Records for processing ::
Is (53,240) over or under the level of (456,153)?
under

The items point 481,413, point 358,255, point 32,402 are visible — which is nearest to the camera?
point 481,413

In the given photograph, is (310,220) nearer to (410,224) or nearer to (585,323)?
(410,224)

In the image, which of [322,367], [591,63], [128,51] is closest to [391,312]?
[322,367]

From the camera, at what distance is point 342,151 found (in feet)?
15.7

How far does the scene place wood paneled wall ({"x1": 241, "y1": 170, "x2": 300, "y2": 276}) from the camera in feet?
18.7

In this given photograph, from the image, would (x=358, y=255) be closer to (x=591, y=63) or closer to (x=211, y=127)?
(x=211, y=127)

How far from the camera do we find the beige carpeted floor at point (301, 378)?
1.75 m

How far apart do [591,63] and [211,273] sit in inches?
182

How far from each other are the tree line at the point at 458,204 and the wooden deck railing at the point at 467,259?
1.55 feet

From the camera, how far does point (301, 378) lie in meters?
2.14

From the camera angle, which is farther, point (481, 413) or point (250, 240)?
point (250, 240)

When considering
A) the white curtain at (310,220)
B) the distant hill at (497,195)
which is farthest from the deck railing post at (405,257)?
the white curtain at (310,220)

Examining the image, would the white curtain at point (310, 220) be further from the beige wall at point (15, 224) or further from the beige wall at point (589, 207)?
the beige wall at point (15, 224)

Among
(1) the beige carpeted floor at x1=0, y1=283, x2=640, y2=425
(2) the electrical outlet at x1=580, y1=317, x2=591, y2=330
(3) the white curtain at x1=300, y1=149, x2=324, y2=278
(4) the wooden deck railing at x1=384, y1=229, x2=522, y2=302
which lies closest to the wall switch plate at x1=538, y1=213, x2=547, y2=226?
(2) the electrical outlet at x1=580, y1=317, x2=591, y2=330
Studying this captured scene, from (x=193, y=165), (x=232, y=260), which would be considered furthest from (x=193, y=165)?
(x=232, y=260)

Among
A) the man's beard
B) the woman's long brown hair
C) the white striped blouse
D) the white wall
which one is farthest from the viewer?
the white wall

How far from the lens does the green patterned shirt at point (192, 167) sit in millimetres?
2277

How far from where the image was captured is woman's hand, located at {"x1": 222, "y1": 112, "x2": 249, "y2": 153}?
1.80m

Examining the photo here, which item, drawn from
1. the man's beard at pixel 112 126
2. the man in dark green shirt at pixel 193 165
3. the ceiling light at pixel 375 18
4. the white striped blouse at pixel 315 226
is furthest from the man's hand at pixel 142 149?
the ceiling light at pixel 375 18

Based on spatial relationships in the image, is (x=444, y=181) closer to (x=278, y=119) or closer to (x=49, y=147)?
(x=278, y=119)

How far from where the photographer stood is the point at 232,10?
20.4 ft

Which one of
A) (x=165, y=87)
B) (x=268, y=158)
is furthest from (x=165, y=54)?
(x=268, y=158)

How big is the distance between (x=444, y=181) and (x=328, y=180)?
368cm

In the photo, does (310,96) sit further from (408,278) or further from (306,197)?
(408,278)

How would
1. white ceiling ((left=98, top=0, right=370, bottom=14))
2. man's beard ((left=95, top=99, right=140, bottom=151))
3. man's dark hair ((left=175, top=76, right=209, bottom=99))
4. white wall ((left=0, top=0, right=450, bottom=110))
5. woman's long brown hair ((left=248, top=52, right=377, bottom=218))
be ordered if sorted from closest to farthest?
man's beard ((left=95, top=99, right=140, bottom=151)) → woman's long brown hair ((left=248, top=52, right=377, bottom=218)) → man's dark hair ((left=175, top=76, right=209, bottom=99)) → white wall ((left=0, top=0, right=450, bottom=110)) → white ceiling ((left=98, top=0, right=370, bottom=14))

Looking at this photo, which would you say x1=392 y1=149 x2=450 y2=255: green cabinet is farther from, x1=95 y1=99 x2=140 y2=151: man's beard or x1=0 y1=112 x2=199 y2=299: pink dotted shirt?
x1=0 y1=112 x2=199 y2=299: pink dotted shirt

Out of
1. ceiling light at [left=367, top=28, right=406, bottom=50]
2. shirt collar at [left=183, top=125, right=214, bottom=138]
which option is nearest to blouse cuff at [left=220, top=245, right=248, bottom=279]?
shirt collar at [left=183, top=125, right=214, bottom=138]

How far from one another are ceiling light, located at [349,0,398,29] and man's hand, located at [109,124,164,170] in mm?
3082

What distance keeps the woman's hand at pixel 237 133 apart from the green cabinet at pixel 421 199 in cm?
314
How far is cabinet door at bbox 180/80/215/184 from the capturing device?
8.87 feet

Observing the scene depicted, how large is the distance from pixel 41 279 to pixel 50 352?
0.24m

Task objective :: Copy every record exactly as presented.

Full solution ::
Is (53,240) over or under the level of (456,153)?
under

The items point 481,413, point 358,255, point 32,402 are visible — which is nearest to the camera?
point 481,413

In the given photograph, is (310,220) nearer to (410,224) or nearer to (585,323)?
(410,224)

In the image, which of [322,367], [591,63], [128,51] is closest to [391,312]?
[322,367]

From the camera, at what distance is point 342,151 found (in feet)?
15.7

How far does the scene place wood paneled wall ({"x1": 241, "y1": 170, "x2": 300, "y2": 276}) from the camera in feet?
18.7

In this given photograph, from the image, would (x=358, y=255) be closer to (x=591, y=63) or closer to (x=211, y=127)?
(x=211, y=127)

How far from the camera do we find the beige carpeted floor at point (301, 378)?
1.75 m

How far apart do [591,63] and [211,273] sit in inches?
182

How far from each other are the tree line at the point at 458,204 and the wooden deck railing at the point at 467,259?
1.55 feet

From the camera, how far does point (301, 378) lie in meters?
2.14

From the camera angle, which is farther, point (481, 413) or point (250, 240)?
point (250, 240)

When considering
A) the white curtain at (310,220)
B) the distant hill at (497,195)
which is farthest from the deck railing post at (405,257)?
the white curtain at (310,220)

Examining the image, would the white curtain at point (310, 220) be further from the beige wall at point (15, 224) or further from the beige wall at point (589, 207)?
the beige wall at point (15, 224)

Among
(1) the beige carpeted floor at x1=0, y1=283, x2=640, y2=425
(2) the electrical outlet at x1=580, y1=317, x2=591, y2=330
(3) the white curtain at x1=300, y1=149, x2=324, y2=278
(4) the wooden deck railing at x1=384, y1=229, x2=522, y2=302
which lies closest to the wall switch plate at x1=538, y1=213, x2=547, y2=226?
(2) the electrical outlet at x1=580, y1=317, x2=591, y2=330
Studying this captured scene, from (x=193, y=165), (x=232, y=260), which would be considered furthest from (x=193, y=165)?
(x=232, y=260)

Among
A) the man's beard
B) the woman's long brown hair
C) the white striped blouse
D) the white wall
which one is farthest from the viewer?
the white wall

How far from the lens does the green patterned shirt at point (192, 167) sit in millimetres?
2277

How far from where the image was captured is woman's hand, located at {"x1": 222, "y1": 112, "x2": 249, "y2": 153}?
1.80m

Examining the photo here, which item, drawn from
1. the man's beard at pixel 112 126
2. the man in dark green shirt at pixel 193 165
3. the ceiling light at pixel 375 18
4. the white striped blouse at pixel 315 226
is furthest from the man's hand at pixel 142 149?
the ceiling light at pixel 375 18

Based on spatial relationships in the image, is (x=444, y=181) closer to (x=278, y=119) or closer to (x=49, y=147)?
(x=278, y=119)

How far from where the photographer stood is the point at 232,10?
20.4 ft

Which one of
A) (x=165, y=87)
B) (x=268, y=158)
is furthest from (x=165, y=54)?
(x=268, y=158)

How big is the distance between (x=444, y=181) and (x=328, y=180)?
368cm

In the photo, does (310,96) sit further from (408,278) or further from (306,197)?
(408,278)

How would
1. white ceiling ((left=98, top=0, right=370, bottom=14))
2. man's beard ((left=95, top=99, right=140, bottom=151))
3. man's dark hair ((left=175, top=76, right=209, bottom=99))
4. white wall ((left=0, top=0, right=450, bottom=110))
5. woman's long brown hair ((left=248, top=52, right=377, bottom=218))
be ordered if sorted from closest to farthest?
man's beard ((left=95, top=99, right=140, bottom=151)) → woman's long brown hair ((left=248, top=52, right=377, bottom=218)) → man's dark hair ((left=175, top=76, right=209, bottom=99)) → white wall ((left=0, top=0, right=450, bottom=110)) → white ceiling ((left=98, top=0, right=370, bottom=14))

Looking at this photo, which would you say x1=392 y1=149 x2=450 y2=255: green cabinet is farther from, x1=95 y1=99 x2=140 y2=151: man's beard or x1=0 y1=112 x2=199 y2=299: pink dotted shirt?
x1=0 y1=112 x2=199 y2=299: pink dotted shirt

Out of
1. ceiling light at [left=367, top=28, right=406, bottom=50]
2. shirt collar at [left=183, top=125, right=214, bottom=138]
which option is nearest to blouse cuff at [left=220, top=245, right=248, bottom=279]?
shirt collar at [left=183, top=125, right=214, bottom=138]

How far from one another are ceiling light, located at [349,0,398,29] and man's hand, located at [109,124,164,170] in mm?
3082

What distance keeps the woman's hand at pixel 237 133 apart from the green cabinet at pixel 421 199 in cm?
314
How far is cabinet door at bbox 180/80/215/184 from the capturing device?
8.87 feet

Observing the scene depicted, how large is the distance from pixel 41 279 to pixel 50 352?
0.24m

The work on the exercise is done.